(1)会社の応接室や就業時間中に団体交渉を開催しないこと
会社の会議室や就業時間に団体交渉を要求してくることがあります。もしそのようにしてしまうと、会社の施設内、就業時間中の労働組合活動を認めた、というような主張展開をされるリスクが考えられますので、会社内、就業時間中の団体交渉の開催は避けた方が良いです。
やはり、有料である会社外の施設で、終業時刻以降に対応するようにすべきと考えます。
団体交渉を行う過程において、団体交渉の場で、書面に署名を要求してくるケースがあります。そして、当該書面に署名しないことが、あたかも不当労働行為であるような言い回しをして、署名を要求してくることもあります。
書面の内容をよくよく検討せず、その場で安易に署名をしてしまうと、それは「労働協約」の締結という効果を持ち、とても大きな効力を有することになります。一度労働協約を締結してしまうと、簡単には破棄どころか変更もできないこともありますし、今後の労務管理において大きな影響を与えてしまう結果になりかねません。
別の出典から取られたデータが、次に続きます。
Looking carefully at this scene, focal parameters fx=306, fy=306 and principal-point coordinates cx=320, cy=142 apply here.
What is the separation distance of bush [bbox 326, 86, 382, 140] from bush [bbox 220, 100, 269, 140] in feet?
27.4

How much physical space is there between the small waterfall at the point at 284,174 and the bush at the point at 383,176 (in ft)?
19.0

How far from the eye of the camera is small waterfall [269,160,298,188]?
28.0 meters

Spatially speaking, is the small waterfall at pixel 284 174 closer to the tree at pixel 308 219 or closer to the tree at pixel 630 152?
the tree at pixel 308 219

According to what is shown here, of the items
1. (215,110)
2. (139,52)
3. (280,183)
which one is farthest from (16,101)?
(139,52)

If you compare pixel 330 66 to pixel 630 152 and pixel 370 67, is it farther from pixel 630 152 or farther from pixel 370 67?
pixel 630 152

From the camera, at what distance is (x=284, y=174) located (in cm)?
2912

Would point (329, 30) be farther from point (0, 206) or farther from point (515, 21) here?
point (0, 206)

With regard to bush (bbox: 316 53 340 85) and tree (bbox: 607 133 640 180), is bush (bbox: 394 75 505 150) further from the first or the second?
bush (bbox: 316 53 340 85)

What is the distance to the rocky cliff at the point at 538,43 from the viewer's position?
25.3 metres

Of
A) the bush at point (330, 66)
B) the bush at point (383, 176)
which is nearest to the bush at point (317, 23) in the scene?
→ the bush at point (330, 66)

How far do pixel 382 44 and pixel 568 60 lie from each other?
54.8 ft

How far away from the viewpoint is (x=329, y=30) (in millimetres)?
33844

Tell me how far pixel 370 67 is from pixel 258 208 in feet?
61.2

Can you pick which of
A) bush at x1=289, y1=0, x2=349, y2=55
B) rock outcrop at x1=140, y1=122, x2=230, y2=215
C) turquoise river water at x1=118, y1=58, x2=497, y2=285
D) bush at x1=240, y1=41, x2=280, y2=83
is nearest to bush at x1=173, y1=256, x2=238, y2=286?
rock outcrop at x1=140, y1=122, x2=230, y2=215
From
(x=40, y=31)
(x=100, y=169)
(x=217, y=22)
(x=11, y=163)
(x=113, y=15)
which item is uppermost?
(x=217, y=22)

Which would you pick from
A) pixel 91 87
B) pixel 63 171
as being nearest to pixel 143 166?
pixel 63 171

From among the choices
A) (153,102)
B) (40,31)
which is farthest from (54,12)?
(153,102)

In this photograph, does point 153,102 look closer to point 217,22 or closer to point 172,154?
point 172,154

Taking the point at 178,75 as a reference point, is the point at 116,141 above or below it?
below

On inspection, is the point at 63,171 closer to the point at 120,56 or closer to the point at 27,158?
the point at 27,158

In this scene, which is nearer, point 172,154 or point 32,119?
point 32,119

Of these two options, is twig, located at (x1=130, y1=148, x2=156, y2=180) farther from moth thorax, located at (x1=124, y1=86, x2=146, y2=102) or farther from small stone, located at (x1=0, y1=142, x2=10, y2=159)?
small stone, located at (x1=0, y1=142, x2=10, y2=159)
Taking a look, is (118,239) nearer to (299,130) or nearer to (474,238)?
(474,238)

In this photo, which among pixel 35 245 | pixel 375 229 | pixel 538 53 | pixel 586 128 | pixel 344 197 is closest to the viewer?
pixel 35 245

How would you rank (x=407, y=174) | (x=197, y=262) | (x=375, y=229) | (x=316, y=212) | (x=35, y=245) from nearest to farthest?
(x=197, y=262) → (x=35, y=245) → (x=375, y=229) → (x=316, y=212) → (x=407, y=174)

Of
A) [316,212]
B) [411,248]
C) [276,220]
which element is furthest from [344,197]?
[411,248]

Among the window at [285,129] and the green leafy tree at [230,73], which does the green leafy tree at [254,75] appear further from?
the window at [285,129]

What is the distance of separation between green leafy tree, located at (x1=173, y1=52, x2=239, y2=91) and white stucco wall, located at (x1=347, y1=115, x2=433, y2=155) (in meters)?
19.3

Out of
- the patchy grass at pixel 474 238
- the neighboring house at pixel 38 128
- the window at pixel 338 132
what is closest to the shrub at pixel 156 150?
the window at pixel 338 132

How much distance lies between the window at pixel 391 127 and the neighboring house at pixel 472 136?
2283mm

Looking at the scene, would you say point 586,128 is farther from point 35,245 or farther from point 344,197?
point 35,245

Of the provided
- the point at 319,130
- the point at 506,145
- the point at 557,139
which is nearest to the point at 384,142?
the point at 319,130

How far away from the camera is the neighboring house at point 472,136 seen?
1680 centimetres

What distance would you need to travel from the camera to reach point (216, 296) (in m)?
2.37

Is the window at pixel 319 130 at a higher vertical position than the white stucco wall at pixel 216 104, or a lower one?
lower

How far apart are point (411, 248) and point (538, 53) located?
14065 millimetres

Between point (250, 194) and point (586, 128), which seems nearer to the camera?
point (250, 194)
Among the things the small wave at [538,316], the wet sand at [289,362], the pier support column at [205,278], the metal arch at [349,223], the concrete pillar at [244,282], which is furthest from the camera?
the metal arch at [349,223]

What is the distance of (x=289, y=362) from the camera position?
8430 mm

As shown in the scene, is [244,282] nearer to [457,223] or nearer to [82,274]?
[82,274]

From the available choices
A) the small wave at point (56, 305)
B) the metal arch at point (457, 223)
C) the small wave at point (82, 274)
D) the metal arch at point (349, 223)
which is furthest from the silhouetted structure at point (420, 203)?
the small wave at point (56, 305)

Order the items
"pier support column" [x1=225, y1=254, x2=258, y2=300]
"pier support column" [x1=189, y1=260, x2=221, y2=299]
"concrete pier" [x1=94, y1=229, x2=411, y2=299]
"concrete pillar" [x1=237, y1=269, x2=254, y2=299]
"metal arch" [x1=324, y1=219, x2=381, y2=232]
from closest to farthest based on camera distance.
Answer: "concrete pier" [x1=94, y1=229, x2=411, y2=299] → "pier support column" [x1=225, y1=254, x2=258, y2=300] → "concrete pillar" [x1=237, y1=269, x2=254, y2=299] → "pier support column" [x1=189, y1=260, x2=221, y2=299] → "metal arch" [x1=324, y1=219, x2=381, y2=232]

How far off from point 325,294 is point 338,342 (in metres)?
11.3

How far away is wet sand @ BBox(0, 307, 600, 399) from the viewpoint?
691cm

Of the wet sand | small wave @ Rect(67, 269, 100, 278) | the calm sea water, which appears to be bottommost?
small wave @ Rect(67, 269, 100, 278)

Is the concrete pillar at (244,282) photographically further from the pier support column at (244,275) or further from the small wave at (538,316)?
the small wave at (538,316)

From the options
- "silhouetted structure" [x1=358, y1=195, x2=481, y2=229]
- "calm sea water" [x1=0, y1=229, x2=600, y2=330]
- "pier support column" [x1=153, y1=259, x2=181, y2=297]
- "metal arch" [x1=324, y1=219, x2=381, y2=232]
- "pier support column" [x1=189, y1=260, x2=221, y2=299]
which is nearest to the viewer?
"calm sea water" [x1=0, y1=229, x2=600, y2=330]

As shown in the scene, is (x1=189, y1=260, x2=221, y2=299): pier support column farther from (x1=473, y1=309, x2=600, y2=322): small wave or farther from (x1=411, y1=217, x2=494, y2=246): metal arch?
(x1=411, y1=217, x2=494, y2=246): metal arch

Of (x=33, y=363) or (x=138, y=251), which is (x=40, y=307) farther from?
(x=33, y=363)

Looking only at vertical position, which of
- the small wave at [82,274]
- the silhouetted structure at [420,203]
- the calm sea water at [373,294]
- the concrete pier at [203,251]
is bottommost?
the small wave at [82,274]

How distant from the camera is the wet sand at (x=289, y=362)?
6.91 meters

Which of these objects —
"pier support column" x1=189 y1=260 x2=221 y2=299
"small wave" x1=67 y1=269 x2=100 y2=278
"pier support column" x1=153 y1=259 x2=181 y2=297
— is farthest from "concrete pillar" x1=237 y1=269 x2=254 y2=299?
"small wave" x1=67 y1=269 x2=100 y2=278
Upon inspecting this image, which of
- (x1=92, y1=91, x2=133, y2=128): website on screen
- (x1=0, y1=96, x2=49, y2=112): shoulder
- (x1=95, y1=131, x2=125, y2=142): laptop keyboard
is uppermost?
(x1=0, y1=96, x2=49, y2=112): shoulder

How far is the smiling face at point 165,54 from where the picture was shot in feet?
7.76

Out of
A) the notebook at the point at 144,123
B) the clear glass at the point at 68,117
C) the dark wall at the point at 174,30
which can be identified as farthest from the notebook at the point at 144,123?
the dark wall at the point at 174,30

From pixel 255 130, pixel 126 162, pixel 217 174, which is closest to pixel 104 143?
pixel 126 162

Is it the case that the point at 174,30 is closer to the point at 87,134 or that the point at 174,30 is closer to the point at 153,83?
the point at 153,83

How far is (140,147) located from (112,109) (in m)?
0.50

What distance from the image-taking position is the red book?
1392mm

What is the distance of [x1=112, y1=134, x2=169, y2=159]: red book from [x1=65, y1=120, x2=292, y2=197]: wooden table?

この様な場合、会社に一度持ち帰って対応することが大切です。この対応が、直ちに不誠実団交となることはありえません。会社は組織ですから、当然に時間をかけて協議しなければならないものです。
よって、内容が不明若しくは理解ができない場合、その場で書類に署名をすべきではないですし、その場で署名する必要もありません。
合同労組(ユニオン)は、会社の諸規程を始め、決算報告書等さまざまな書類の提出を要求してきます。必ずしも要求される書類をすべて提出する義務はありません。
就業規則は従業員に積極的に開示し理解をさせるべきと考えますが、決算報告書等には、会社を経営していく上で、重要な機密事項が多く含まれています。これらの資料をすべて提出しなければならない根拠はありません。回答すべき事項に必要な情報を適宜口頭にて提示すれば十分に足ります。
ただし、交渉内容によっては、人件費や販管費等について、団体交渉の過程の中で必要であれば開示することも必要です。
合同労組(ユニオン)によっては、不当労働行為には当たらない使用者の行為について「それは不当労働行為にあたる」「労働委員会に申立をしますよ」など発言すること、又は不当労働行為にあたると考えるというニュアンス的な主張があります。
そのような発言を受けて、企業の担当者は恐ろしくなってしまい、労働組合のいうとおりに労働協約を結んでしまうことがあります。それを知ってわざとそのような発言をすることもありますが、本当に該当することもありますので、内容の見極めが必要ですが、その野次や罵声にひるまずに冷静になって対応することが大切です。
また、状況によっては、こちらから積極的に労働委員会を利用することも一つの手だと思います。そして、労働委員会の委員の方に立ち会って貰うこと(立会団交)も積極的に利用することも対応策の一つです。
団体交渉において企業に求められるのは、合同労組(ユニオン)の主張を受け入れ同意することではなく、合同労組(ユニオン)の主張を確認したうえで、会社の意見を誠実かつ明確に伝え、相手に納得してもらうよう真摯に対応することです。そして、団体交渉が進む中で、双方の妥結点を見出し、決着を見る、という展開となります。
しかし、場合によっては、双方の意見が全く落ち着かず、交渉が決裂することも考えられます。
団体交渉を開催したら、絶対に合意に至らなければならないと考えるかもしれませんが、決裂も十分に考えられるものです。また、団体交渉を行うにあたり、決して決裂することを恐れる必要はありません。
団体交渉を重ねても平行線から一向に改善が見られない場合等、団体交渉を打ち切ることもあります。しかし、企業側から、あまりこの様な姿勢で対応することは望ましいとは考えません。企業側は、合同労組(ユニオン)に対して、何度も何度も説得するくらいの気持ちで臨み、何とか妥結を試みる姿勢を貫くことが大切と考えます。
それは、決裂したの場合や団交を打ち切った場合、ビラ配りや旗振り、街宣活動、そして、訴訟への発展等も考えられますので、そこまで見越したうえで対応を考えないと非常に危険です。
不誠実団交や団交拒否が問題があることは 言うまでもありませんが、不必要に決裂を恐れ妥協する必要は全くありません。労働委員会であっせんの申し出をするぞ、不当労働行為で訴えるぞ、等合同労組(ユニオン)は脅し文句をいうこともありますが、それに怯むことなく、団体交渉を継続する姿勢が大切と考えます。